Henery was chosen as second-team All-Big 12 as both a kicker and a punter earlier this week by Big 12 coaches. No player has ever been honored for both kicking during the same season with selection as a first and second-string punter.

After serving as the Cornhuskers’ kicker last season, Henery added punting to his responsibilities this season. He earned a scholarship before the season and has become proficient at both.

Henery is 16-of-20 on field goals this season, with his misses coming on a 54-yarder against Arkansas State, a 51-yarder against Texas Tech,a 43-yarder vs. Oklahoma and a 50-yarder at Colorado. The miss against Oklahoma was just the second of Henery’s career from inside 50 yards in his career.

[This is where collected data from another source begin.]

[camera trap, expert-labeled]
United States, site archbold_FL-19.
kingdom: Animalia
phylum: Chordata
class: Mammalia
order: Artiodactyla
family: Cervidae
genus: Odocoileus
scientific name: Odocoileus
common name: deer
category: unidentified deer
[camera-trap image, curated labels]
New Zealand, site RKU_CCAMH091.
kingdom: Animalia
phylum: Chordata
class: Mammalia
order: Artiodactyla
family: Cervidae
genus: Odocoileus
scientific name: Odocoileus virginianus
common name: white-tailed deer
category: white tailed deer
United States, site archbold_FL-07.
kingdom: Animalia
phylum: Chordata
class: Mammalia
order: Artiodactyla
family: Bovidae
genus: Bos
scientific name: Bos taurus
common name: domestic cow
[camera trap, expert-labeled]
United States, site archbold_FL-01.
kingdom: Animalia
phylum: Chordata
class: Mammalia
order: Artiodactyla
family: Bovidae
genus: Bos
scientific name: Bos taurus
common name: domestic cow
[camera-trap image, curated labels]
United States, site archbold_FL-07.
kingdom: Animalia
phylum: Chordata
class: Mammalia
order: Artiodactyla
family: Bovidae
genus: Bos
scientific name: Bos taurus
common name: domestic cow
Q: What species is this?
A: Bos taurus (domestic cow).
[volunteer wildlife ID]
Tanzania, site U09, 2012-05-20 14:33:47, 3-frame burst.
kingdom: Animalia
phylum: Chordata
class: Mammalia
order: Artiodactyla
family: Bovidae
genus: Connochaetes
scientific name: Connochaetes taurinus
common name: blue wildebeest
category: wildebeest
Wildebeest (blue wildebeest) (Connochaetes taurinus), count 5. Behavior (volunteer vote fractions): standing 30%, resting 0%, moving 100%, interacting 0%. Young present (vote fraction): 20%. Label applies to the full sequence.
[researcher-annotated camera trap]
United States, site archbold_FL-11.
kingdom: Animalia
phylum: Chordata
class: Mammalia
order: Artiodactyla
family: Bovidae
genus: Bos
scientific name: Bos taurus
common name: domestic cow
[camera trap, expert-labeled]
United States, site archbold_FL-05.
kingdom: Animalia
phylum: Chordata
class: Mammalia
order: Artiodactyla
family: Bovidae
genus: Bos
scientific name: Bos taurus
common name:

"It would have been easier to do just one, but I wanted to take on the challenge of doing both,” Henery said. “It’s been harder to switch from just one to doing both. I’ve missed a couple of more kicks than I wanted this season. But the season has gone pretty well for me.”

His kicking has earned him perhaps the strongest compliment given by Nebraska coach Bo Pelini, who has continually referred to him as “a stud” because of how he has excelled at both.

“They’ve really done a good job of leaning on their special teams over the year,” Texas defensive coordinator Will Muschamp said. “Nebraska has really played to their strengths and that’s one of the bigger ones.”

The Cornhuskers also have been able to dictate field position on kickoffs thanks to the booming leg of kickoff specialist Adi Kunalic.

His booming kickoffs have resulted in touchbacks on 39 percent of his kickoffs, as he has drilled 26 of his 66 kicks to the end zone to enable the Cornhuskers to rank third nationally in touchbacks.

That work will be important in dictating field position against the Longhorns, who have returned three kickoffs for touchdowns and along with Arizona and Alabama are the only team to rank in the top 15 nationally in both kickoff returns and punt returns.

D.J. Monroe started the season strongly with two kickoff returns for touchdowns in the Longhorns’ first four games. Although he has missed Texas’ last two games after he was indefinitely suspended after he was accused of drunken driving, the Longhorns have still been returning kicks as a strength.

Freshman Marquise Goodwin provided a huge play last week with a 95-yard fourth-quarter kickoff return for a touchdown that helped ice the victory over Texas A&M.

“I just did my job, really,” Goodwin said. “It’s not about me making big plays. It’s just doing what I needed to do to help the team out.”

The importance that Texas places on its special teams can be seen by placing top receiver Jordan Shipley as one of its punt return specialists. Shipley has averaged 13.3 yards per punt return and produced two touchdowns.

Texas’ only weakness in special teams has been in punting, where Justin Tucker and John Gold have alternated. Mack Brown’s infatuation with the rugby punting of both players has been a negative as the Longhorns have averaged only 33.6 net yards to rank 99th nationally and 11th in the conference.

Nebraska has blocked five kicks, including three by All-American defensive tackle Ndamukong Suh. Playing key players like Suh and Shipley are indicative of the importance that both Pelini and Brown invest in special teams.

“They play special teams very good and are comparing us to them in a lot of categories,” Henery said. “I think whoever wins the special teams Saturday night will have a good chance to win the game.”